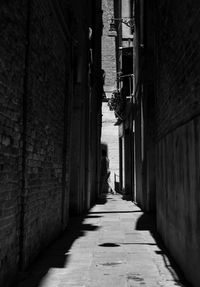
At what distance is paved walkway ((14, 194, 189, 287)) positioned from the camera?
5.47 meters

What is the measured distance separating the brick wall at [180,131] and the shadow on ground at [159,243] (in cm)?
10

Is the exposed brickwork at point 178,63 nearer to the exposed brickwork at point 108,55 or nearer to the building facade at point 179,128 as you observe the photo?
the building facade at point 179,128

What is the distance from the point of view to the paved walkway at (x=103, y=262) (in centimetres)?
547

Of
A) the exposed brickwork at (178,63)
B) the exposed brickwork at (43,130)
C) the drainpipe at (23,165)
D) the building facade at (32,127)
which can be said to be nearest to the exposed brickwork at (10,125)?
the building facade at (32,127)

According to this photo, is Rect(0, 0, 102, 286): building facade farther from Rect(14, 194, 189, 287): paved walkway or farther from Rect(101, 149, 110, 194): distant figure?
Rect(101, 149, 110, 194): distant figure

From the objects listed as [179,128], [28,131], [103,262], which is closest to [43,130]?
[28,131]

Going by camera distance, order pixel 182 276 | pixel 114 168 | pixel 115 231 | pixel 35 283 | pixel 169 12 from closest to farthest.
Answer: pixel 35 283 → pixel 182 276 → pixel 169 12 → pixel 115 231 → pixel 114 168

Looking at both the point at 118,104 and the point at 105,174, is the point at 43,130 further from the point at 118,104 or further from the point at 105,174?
the point at 105,174

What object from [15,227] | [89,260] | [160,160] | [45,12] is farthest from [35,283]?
[45,12]

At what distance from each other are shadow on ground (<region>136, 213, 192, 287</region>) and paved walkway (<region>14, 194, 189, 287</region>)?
0.06ft

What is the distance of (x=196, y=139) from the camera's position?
4801mm

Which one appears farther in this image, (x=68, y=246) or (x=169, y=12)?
(x=68, y=246)

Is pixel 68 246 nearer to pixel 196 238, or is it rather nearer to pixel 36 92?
pixel 36 92

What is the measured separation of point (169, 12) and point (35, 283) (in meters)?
4.75
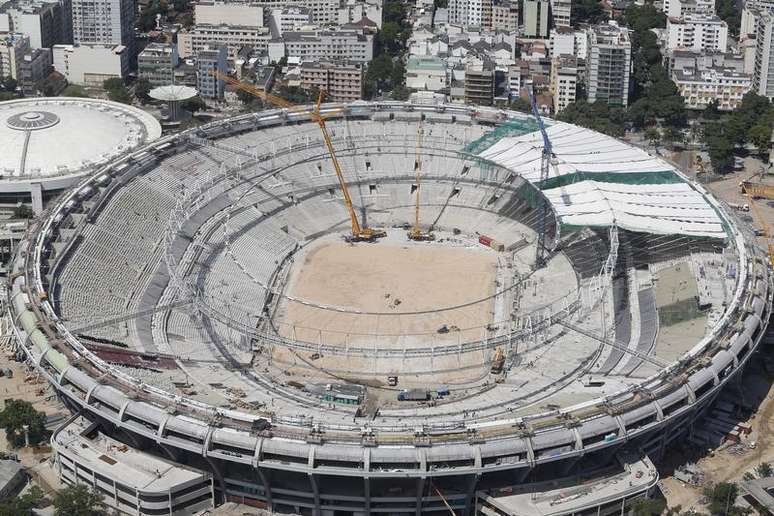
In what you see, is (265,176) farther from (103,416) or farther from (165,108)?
(103,416)

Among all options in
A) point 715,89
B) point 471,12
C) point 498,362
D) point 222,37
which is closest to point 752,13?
point 715,89

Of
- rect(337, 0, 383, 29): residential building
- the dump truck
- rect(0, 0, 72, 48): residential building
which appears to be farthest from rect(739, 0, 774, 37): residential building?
the dump truck

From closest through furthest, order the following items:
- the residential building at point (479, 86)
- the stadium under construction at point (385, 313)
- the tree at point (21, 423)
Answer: the stadium under construction at point (385, 313) → the tree at point (21, 423) → the residential building at point (479, 86)

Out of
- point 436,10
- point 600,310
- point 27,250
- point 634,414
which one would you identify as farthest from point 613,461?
point 436,10

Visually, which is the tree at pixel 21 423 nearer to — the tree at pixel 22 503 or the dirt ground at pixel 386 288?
the tree at pixel 22 503

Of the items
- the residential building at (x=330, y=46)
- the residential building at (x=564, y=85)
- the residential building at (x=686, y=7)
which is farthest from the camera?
the residential building at (x=686, y=7)

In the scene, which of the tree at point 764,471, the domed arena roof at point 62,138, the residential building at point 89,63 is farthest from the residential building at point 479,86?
the tree at point 764,471
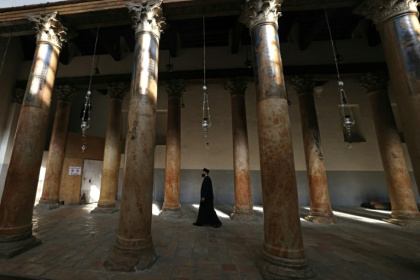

Written task
Copy every one of the entries above word for word, but leave out the pictures.

Reply to the task
At what distance is paved walkway ((14, 194, 189, 287)) positioned from the camera?
5.47 meters

What is the measured distance separating the brick wall at [180,131] and the shadow on ground at [159,243] (in cm)?
10

Is the exposed brickwork at point 178,63 nearer to the exposed brickwork at point 108,55 or nearer to the building facade at point 179,128 as you observe the photo?
the building facade at point 179,128

What is the distance from the point of view to the paved walkway at (x=103, y=262) (in centimetres)?
547

Of
A) the exposed brickwork at (178,63)
B) the exposed brickwork at (43,130)
C) the drainpipe at (23,165)
D) the building facade at (32,127)
which can be said to be nearest to the exposed brickwork at (10,125)?
the building facade at (32,127)

According to this photo, is Rect(0, 0, 102, 286): building facade farther from Rect(14, 194, 189, 287): paved walkway or farther from Rect(101, 149, 110, 194): distant figure?
Rect(101, 149, 110, 194): distant figure

From the objects listed as [179,128], [28,131], [103,262], which is closest to [43,130]?
[28,131]

Going by camera distance, order pixel 182 276 | pixel 114 168 | pixel 115 231 | pixel 35 283 | pixel 169 12 from closest to farthest.
Answer: pixel 35 283 → pixel 182 276 → pixel 169 12 → pixel 115 231 → pixel 114 168

Looking at both the point at 118,104 and the point at 105,174, is the point at 43,130 further from the point at 118,104 or further from the point at 105,174?
the point at 105,174

What object from [15,227] | [89,260] | [160,160] | [45,12] is farthest from [35,283]?
[45,12]

At what distance from each other are shadow on ground (<region>136, 213, 192, 287</region>) and paved walkway (<region>14, 194, 189, 287</region>)?
0.06ft

What is the distance of (x=196, y=139) from the camera's position?
4801mm

Which one appears farther in this image, (x=68, y=246) or (x=169, y=12)?
(x=68, y=246)

Is pixel 68 246 nearer to pixel 196 238, or is it rather nearer to pixel 36 92?
pixel 36 92

What is the measured separation of point (169, 12) and point (35, 283) (in meters)?
4.75
In what you see, is (265,176) farther from (103,416) or farther from (165,108)?
(103,416)

Among all options in
A) point 715,89
B) point 471,12
C) point 498,362
D) point 222,37
which is closest to point 752,13?
point 715,89

Of
- rect(337, 0, 383, 29): residential building
- the dump truck
- rect(0, 0, 72, 48): residential building
which appears to be farthest from rect(739, 0, 774, 37): residential building?
the dump truck

From closest through furthest, order the following items:
- the residential building at point (479, 86)
- the stadium under construction at point (385, 313)
- the tree at point (21, 423)
Answer: the stadium under construction at point (385, 313) → the tree at point (21, 423) → the residential building at point (479, 86)

Out of
- point 436,10
- point 600,310
- point 27,250
- point 634,414
which one would you identify as farthest from point 613,461?
point 436,10

Visually, which is the tree at pixel 21 423 nearer to — the tree at pixel 22 503 or the dirt ground at pixel 386 288?
the tree at pixel 22 503

Of the items
- the residential building at (x=330, y=46)
- the residential building at (x=564, y=85)
- the residential building at (x=686, y=7)
which is farthest from the camera?
the residential building at (x=686, y=7)

In the scene, which of the tree at point 764,471, the domed arena roof at point 62,138, the residential building at point 89,63 is farthest from the residential building at point 479,86?
the tree at point 764,471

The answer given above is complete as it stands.